Visite à la région Houaidia

1er et 2 novembre 2022

UNE RÉVOLUTION EST PASSÉE PAR LÀ.

Carnet de bord d’une enquête en cours

 

 

Une équipe de l’association Nachaz a effectué le 1er et 2 novembre 2022 une visite à El Houaidia qui se situe à quelques kilomètres de la ville de Tabarka. Houaidia, région montagneuse, fait partie de la délégation de Nadhour, gouvernorat de Jendouba.

Houaidia a été marquée au cours des deux dernières années par la lutte menée par les habitants pour sauvegarder la source d’eau qui dessert la région après qu’une entreprise d’extraction de pierres rocheuses ait atteint la nappe phréatique et causé la pollution de la source. Un combat a été alors mené contre l’entreprise et le gouvernorat pour mettre fin aux infractions commises à l’égard des lois, de l’environnement et du droit des habitants à une eau  saine.

Lors de cet épisode, Moncef Houaidi a joué un rôle fédérateur. Il est devenu la figure emblématique de ce combat qui devait obtenir gain de cause après la décision de justice en faveur des habitants, obligeant l’entreprise à arrêter ses travaux d’extraction.

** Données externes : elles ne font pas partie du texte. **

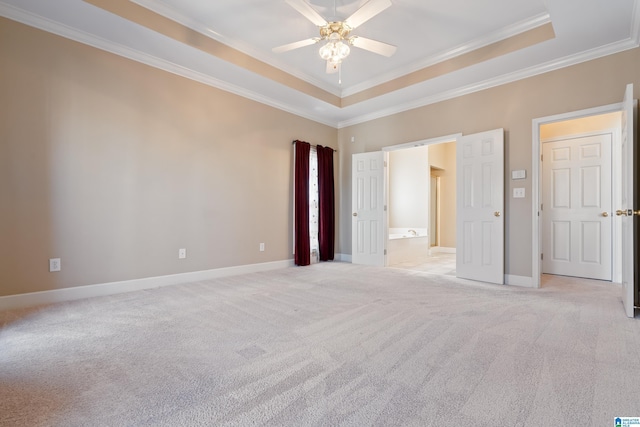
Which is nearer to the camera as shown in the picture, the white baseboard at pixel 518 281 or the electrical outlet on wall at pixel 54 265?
the electrical outlet on wall at pixel 54 265

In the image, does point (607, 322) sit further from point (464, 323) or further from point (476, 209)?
point (476, 209)

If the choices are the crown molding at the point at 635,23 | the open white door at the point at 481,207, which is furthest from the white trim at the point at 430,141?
the crown molding at the point at 635,23

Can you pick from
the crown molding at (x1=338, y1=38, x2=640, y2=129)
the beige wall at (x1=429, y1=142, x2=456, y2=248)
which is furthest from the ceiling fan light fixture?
the beige wall at (x1=429, y1=142, x2=456, y2=248)

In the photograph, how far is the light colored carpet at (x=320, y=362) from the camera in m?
1.34

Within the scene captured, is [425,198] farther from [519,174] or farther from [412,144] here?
[519,174]

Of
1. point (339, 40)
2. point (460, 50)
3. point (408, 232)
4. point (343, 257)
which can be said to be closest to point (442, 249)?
point (408, 232)

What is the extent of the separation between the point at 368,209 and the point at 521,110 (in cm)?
277

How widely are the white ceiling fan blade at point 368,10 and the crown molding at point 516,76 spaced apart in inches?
95.9

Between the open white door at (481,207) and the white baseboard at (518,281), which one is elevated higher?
the open white door at (481,207)

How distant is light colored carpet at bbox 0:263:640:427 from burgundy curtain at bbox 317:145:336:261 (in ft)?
8.73

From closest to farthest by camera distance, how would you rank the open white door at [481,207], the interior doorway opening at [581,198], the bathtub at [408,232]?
the open white door at [481,207]
the interior doorway opening at [581,198]
the bathtub at [408,232]

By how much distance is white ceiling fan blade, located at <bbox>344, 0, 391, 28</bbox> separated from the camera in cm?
243

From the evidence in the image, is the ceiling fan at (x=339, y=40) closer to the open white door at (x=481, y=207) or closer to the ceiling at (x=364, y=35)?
the ceiling at (x=364, y=35)

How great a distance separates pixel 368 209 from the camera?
221 inches
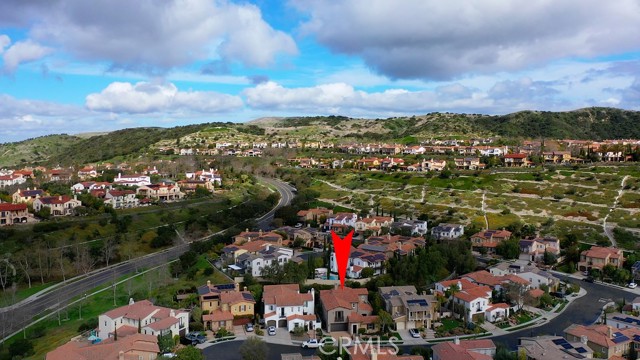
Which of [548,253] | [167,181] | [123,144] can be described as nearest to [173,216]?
[167,181]

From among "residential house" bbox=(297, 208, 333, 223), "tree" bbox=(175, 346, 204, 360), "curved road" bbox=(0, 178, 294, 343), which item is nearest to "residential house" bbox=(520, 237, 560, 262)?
"residential house" bbox=(297, 208, 333, 223)

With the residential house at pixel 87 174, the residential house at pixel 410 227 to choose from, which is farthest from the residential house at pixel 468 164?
the residential house at pixel 87 174

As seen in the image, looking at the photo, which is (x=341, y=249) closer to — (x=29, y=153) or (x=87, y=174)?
(x=87, y=174)

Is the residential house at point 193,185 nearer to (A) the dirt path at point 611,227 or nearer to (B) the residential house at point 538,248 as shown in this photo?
(B) the residential house at point 538,248

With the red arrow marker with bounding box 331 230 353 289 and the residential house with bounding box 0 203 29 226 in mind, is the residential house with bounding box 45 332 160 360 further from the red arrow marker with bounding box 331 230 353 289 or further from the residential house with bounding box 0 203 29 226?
the residential house with bounding box 0 203 29 226

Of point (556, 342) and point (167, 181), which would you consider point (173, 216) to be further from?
point (556, 342)

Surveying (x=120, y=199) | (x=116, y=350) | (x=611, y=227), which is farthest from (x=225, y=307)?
(x=611, y=227)
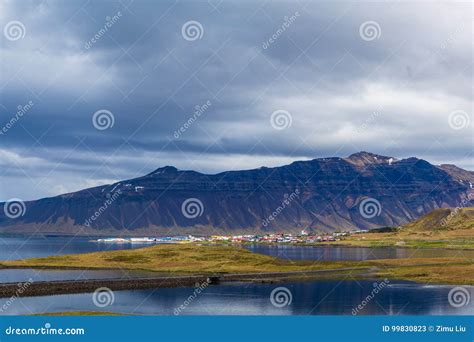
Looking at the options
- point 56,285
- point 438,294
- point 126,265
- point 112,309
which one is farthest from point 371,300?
point 126,265

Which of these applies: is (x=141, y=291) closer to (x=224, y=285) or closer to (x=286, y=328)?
(x=224, y=285)

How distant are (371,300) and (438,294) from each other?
539 inches

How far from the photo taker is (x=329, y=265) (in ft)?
518

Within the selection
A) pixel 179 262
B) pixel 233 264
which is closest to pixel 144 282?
pixel 233 264

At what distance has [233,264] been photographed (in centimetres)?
15988

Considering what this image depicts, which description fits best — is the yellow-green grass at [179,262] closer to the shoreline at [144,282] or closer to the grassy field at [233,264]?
the grassy field at [233,264]

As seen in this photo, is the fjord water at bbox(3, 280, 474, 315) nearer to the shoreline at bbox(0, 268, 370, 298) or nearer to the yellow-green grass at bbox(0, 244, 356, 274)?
the shoreline at bbox(0, 268, 370, 298)

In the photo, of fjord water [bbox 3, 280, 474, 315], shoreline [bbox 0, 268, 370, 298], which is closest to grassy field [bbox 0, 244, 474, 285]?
shoreline [bbox 0, 268, 370, 298]

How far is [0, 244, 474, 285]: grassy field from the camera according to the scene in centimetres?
13262

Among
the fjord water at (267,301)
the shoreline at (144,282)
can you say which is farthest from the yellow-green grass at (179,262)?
the fjord water at (267,301)

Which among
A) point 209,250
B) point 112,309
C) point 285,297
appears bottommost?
point 112,309

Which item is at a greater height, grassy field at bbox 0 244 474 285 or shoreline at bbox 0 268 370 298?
grassy field at bbox 0 244 474 285

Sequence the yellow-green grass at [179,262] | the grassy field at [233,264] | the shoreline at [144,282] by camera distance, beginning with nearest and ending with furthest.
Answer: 1. the shoreline at [144,282]
2. the grassy field at [233,264]
3. the yellow-green grass at [179,262]

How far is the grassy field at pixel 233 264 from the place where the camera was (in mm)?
132625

L’équipe qui s’est déplacée à Houaidia a pu échanger avec les habitants autour de trois questions en relation avec le branchement des habitations au réseau de la Sonede ; le développement des activités agricoles et le projet d’une ferme culturelle initiée par Moncef Houaidi   :

  • Malgré l’existence d’un projet de branchement des habitations de la délégation de Nadhour au réseau de la Sonede, et dont les travaux ont atteint un stade d’exécution relativement avancé, aucune suite n’a été donnée aux promesses tenues pour effectuer le branchement des maisons depuis deux ans. A cause de l’absence d’eau potable dans les maisons, des centaines de femmes passent quotidiennement entre 3 et 4 heures et parfois plus à se ravitailler en eau dans des bidons et les ramener à dos d’âne jusqu’à leurs maisons. Les témoignages recueillis auprès de femmes et d’hommes en colère, à la source « Ain Askar », évoquent les souffrances quotidiennes, l’attente, la frustration et la déception à l’égard des pouvoirs publics qui ne font rien pour assurer un droit élémentaire, celui de l’accès à l’eau. Toutes et tous sont unanimes pour considérer que la qualité de la vie serait autre si l’eau était disponible à la maison. « Nos enfants quittent tous la région vers la ville de Tabarka ou vers Tunis afin de bénéficier du droit à l’eau car il n’est pas possible de vivre sans eau » répètent la majorité des personnes entendues.
  • Le développement des activités agricoles constitue une question cruciale pour les habitants de la délégation Nadhour. La croissance souhaitée dépend étroitement de la disponibilité de l’eau et des puits nécessaires au développement des plantations. Le témoignage de Ali, un des habitants de la région, est particulièrement éloquent sur les difficultés en lien avec le creusement des puits et le manque d’eau, l’absence d’aides techniques… En raison de ces défaillances, les jeunes quittent la région, et parfois le pays, car « l’Etat n’existe pas », « l’État n’accomplit pas son rôle », « si le minimum était fourni, la terre aurait un autre visage » souligne Ali…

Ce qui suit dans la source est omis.